Managed Detection and Response Team Lead

Overview

Edgewater Federal Solutions is currently seeking a Managed Detection and Response Team lead to provide support to the AOUSC Managed Detection and Response contract, located at the Administrative Office of the US Courts headquarters, located in Washington, DC.

Responsibilities

• Actively review all SOC data feeds, analytical systems, sensor platforms, and output from other SOC tool products
• May remotely access all SOC data using judiciary approved remote access mechanisms
• Provide 24x7x365 monitoring and analysis of all DTS ITSO SOC security feeds including enterprise endpoints, local court firewalls, servers, switches, and firewalls in Internet Data Centers, and cloud Sass, IaaS, and PaaS environments
• Provide written and oral reports of findings to the contractor’s program manager, the Government SOC Manager, and COR-designated Government SOC Operations Leads for further investigation or for action
• Participate in a variety of Information System Security (ISS) activities, including: monitoring of systems status; escalating and reporting potential incidents; creating and updating incident cases and tickets; authoring custom detection content; providing tuning recommendations for the Security Information and Event Management systems (SIEM) to minimize false positives; authoring and maintaining custom SIEM content; program analysis and review; hardware and software evaluation and analysis; process improvement; data management; and coordination and reporting of ISS-related incidents
• Investigate and positively identify anomalous events that are detected by security devices or reported to the SOC from external entities, SOC SIEMs, system administrators, and the user community, via security monitoring platform and tools, incoming phone calls, and emails.
• Provide informal investigation, review, and recommendation documentation as necessary. Deliverables for Monitoring and Analysis Support include, but are not limited to, daily summary informal reports based on security event analysis and Technical Evaluation Reports (TER)
• The maturation of SIEM content is expected so security event volumes can be expected to vary in the future
• Estimate the impacts of incidents using the weighted formula provided by the customer, to include a declared objective and estimated impact score

Qualifications

• U.S. Citizenship is required per contract. 
• Shall have performed as a subject matter expert in incident response and threat hunting services for at least 3 years
• Knowledge of advanced actor tradecraft and eviction techniques are required
• Experience within the Administrative Office of the US courts is preferred

About Us: 

Edgewater Federal Solutions is a privately held government contracting firm located in Frederick, MD. The company was founded in 2002 with the vision of being highly recognized and admired for supporting customer missions through employee empowerment, exceptional services and timely delivery.
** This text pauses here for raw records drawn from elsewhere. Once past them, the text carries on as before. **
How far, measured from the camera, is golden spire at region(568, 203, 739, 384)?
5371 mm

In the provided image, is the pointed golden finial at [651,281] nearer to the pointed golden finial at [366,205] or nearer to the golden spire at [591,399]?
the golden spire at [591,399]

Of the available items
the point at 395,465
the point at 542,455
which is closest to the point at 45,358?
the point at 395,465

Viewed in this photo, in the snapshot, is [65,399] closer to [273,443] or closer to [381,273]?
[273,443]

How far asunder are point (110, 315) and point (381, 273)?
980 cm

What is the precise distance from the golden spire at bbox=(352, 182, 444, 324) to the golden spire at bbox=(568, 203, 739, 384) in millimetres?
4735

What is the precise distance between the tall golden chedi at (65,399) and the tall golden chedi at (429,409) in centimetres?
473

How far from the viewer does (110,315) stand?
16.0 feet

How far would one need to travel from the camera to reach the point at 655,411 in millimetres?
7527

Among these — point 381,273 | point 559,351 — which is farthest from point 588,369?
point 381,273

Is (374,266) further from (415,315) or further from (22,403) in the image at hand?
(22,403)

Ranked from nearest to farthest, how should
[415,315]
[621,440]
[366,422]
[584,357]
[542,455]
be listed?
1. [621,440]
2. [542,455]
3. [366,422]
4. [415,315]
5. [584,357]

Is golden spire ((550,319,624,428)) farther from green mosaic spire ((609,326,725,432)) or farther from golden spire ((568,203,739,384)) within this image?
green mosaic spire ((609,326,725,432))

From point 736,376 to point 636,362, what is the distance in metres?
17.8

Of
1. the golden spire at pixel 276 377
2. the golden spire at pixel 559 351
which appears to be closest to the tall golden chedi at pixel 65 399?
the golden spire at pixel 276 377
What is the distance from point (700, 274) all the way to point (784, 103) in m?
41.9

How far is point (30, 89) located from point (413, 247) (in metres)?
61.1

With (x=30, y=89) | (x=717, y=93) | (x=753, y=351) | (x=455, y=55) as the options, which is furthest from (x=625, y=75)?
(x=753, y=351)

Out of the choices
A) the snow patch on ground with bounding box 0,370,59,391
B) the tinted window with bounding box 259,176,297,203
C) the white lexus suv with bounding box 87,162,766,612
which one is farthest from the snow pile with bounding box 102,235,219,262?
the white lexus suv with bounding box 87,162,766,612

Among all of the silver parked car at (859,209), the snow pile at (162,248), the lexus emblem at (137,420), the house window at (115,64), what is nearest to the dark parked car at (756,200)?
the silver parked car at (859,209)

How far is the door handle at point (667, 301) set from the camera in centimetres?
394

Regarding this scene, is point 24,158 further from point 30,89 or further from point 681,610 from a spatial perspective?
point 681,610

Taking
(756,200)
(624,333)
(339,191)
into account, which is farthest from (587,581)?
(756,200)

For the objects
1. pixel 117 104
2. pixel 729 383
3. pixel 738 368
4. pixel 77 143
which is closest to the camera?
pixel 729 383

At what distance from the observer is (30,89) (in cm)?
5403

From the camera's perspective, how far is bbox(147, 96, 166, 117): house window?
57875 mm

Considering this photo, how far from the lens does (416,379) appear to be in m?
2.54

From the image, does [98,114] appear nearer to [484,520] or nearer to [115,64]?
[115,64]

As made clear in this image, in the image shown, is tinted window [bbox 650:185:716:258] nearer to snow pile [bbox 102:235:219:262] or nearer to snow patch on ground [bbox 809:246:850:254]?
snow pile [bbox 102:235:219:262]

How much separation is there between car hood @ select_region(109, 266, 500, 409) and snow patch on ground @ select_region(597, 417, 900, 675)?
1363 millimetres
Edgewater Federal Solutions is ISO 9001, 20000-1, 270001 certified, appraised at CMMI Level 3 Maturity for Development and Services, and has been named in the Top Workplaces in the Greater Washington Area Small Companies for 2018 through 2024.

It has been and continues to be the policy of Edgewater Federal Solutions to provide equal employment opportunities to all employees and applicants for employment without regard to race, color, religion, gender, sexual orientation, national origin, age, disability, marital status, veteran status, and/or other statuses protected by applicable law.